## Data
▼▼▼
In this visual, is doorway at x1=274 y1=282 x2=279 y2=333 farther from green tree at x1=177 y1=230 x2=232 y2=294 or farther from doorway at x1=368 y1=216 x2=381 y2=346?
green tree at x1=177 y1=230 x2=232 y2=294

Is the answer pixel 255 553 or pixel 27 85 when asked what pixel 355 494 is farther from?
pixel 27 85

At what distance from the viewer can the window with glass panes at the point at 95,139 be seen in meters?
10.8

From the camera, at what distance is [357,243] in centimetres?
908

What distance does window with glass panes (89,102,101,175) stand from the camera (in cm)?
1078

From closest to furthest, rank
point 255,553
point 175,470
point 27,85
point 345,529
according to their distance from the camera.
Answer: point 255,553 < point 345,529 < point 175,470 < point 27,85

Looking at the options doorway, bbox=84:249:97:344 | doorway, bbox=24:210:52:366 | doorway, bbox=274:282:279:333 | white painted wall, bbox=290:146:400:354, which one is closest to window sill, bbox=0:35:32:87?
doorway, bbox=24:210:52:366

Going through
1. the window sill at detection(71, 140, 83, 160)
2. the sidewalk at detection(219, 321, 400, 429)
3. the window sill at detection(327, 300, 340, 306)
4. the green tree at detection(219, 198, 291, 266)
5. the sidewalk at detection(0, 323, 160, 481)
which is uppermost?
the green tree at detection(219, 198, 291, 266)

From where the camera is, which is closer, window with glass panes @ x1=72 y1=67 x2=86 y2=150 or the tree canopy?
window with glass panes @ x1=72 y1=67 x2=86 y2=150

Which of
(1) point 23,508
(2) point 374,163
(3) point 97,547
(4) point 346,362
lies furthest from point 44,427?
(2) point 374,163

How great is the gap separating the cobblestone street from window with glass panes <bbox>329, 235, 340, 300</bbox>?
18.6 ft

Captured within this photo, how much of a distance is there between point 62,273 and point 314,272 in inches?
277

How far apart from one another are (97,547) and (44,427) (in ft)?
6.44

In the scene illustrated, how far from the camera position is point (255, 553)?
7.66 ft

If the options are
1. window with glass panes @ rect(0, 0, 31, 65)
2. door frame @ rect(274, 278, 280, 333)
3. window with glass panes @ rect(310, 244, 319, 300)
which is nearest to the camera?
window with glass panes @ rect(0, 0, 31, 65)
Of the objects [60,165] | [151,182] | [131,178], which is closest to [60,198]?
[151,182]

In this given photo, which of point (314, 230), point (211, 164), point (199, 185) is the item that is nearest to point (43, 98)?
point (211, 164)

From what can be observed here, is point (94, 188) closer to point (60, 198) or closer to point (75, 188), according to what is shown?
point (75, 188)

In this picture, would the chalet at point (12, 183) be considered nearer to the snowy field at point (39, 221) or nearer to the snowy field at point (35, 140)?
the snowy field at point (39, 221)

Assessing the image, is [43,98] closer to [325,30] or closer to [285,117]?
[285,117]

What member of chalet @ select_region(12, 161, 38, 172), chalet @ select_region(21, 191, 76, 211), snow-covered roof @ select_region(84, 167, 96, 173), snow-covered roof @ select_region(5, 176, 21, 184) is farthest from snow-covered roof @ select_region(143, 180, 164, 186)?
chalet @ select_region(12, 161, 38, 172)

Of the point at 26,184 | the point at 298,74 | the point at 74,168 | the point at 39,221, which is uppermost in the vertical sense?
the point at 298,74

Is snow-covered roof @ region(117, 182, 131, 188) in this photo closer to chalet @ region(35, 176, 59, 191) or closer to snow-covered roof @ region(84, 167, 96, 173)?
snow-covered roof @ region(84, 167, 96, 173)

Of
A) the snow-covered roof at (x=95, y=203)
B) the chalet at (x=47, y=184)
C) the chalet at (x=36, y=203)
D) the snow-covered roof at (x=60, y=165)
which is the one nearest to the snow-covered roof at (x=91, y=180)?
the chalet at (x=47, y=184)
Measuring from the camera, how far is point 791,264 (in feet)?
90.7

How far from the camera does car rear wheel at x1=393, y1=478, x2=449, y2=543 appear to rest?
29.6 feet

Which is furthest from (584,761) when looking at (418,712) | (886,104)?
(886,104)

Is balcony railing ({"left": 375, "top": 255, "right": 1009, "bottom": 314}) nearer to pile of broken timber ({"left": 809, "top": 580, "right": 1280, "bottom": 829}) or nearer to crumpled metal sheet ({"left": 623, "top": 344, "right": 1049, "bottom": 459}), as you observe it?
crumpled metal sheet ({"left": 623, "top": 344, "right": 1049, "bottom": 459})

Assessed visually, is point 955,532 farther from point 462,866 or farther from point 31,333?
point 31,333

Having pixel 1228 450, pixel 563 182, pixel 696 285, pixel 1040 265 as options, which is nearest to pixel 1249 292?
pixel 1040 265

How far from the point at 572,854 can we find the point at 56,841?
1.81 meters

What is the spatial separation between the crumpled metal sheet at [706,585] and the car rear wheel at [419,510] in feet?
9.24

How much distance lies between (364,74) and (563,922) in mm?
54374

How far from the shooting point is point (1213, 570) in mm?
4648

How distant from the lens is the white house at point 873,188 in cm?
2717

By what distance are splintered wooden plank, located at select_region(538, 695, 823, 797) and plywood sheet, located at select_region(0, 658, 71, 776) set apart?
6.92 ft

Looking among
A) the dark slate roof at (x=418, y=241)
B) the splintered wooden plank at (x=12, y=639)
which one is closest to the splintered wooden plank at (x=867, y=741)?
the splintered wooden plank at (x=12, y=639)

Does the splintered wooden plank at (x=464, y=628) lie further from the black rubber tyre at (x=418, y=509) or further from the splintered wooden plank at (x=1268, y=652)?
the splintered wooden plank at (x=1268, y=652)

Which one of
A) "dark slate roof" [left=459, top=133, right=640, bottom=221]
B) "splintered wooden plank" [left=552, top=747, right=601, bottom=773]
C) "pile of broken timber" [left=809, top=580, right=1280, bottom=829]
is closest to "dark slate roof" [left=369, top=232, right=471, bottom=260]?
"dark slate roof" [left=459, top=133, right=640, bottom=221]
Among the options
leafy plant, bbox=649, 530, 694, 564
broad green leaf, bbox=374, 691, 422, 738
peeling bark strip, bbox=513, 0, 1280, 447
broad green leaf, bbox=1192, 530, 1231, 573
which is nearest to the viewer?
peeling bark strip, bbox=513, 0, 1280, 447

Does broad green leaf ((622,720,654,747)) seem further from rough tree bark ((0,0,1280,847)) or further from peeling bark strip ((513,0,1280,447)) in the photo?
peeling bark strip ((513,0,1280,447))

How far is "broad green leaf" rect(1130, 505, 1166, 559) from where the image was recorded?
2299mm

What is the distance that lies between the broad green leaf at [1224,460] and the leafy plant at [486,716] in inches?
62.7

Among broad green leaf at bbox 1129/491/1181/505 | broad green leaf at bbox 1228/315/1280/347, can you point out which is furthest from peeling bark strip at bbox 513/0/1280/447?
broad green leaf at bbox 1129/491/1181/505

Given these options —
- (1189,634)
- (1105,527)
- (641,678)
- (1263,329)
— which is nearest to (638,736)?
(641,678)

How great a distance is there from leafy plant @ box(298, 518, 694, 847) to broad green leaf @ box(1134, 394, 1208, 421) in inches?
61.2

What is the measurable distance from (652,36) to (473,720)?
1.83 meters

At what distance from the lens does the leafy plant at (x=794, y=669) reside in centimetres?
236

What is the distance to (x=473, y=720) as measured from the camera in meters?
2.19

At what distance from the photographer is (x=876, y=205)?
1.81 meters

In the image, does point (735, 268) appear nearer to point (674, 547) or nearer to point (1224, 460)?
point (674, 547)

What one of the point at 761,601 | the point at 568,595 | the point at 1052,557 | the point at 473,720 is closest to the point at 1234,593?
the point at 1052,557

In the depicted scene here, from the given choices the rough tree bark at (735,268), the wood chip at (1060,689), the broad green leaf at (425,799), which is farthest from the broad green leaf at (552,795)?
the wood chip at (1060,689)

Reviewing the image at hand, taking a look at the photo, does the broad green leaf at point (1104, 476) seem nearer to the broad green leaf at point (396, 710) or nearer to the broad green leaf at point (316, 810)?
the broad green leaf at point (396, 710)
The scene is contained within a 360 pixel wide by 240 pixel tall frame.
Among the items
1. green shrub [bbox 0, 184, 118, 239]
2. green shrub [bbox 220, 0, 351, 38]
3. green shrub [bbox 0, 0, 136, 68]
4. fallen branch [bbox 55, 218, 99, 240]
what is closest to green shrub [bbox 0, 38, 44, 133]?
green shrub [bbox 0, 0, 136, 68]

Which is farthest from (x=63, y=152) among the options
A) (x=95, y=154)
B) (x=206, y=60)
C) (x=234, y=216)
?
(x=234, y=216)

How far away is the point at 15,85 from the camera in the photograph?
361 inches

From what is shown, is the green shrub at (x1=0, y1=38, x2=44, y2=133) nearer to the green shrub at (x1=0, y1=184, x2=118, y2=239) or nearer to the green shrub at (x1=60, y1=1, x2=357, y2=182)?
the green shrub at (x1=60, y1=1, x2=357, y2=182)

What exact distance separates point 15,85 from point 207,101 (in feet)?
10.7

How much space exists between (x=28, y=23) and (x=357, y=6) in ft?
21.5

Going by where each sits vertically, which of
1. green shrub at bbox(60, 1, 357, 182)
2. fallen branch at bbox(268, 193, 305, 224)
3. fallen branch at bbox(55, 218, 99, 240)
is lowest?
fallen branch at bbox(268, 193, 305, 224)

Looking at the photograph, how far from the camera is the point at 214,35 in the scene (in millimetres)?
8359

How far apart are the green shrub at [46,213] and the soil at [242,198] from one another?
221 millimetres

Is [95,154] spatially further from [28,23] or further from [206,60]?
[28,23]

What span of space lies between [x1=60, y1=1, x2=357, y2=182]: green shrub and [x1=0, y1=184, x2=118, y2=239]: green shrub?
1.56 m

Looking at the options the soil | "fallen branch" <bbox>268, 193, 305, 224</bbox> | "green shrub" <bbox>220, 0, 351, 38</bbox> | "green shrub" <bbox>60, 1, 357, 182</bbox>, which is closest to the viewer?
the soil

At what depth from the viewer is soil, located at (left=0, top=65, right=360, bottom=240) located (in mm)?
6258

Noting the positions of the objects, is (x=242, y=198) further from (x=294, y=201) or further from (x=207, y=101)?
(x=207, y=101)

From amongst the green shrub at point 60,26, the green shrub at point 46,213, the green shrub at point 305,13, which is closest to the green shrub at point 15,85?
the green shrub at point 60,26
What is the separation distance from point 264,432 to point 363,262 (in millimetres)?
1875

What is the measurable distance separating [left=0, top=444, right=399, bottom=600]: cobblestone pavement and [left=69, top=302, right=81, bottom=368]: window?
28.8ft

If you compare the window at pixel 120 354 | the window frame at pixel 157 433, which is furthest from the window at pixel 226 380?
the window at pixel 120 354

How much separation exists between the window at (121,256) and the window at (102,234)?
▲▲▲
## Description of the task
Print the stretch of the records from the line containing "From the camera, at" through the line containing "Answer: point 255,553", reproducing each line as it appears.

## Solution to this task
From the camera, at what distance is [357,243] in centimetres?
908

What distance does window with glass panes (89,102,101,175) stand from the camera (in cm)?
1078

From closest to furthest, rank
point 255,553
point 175,470
point 27,85
point 345,529
according to their distance from the camera.
Answer: point 255,553 < point 345,529 < point 175,470 < point 27,85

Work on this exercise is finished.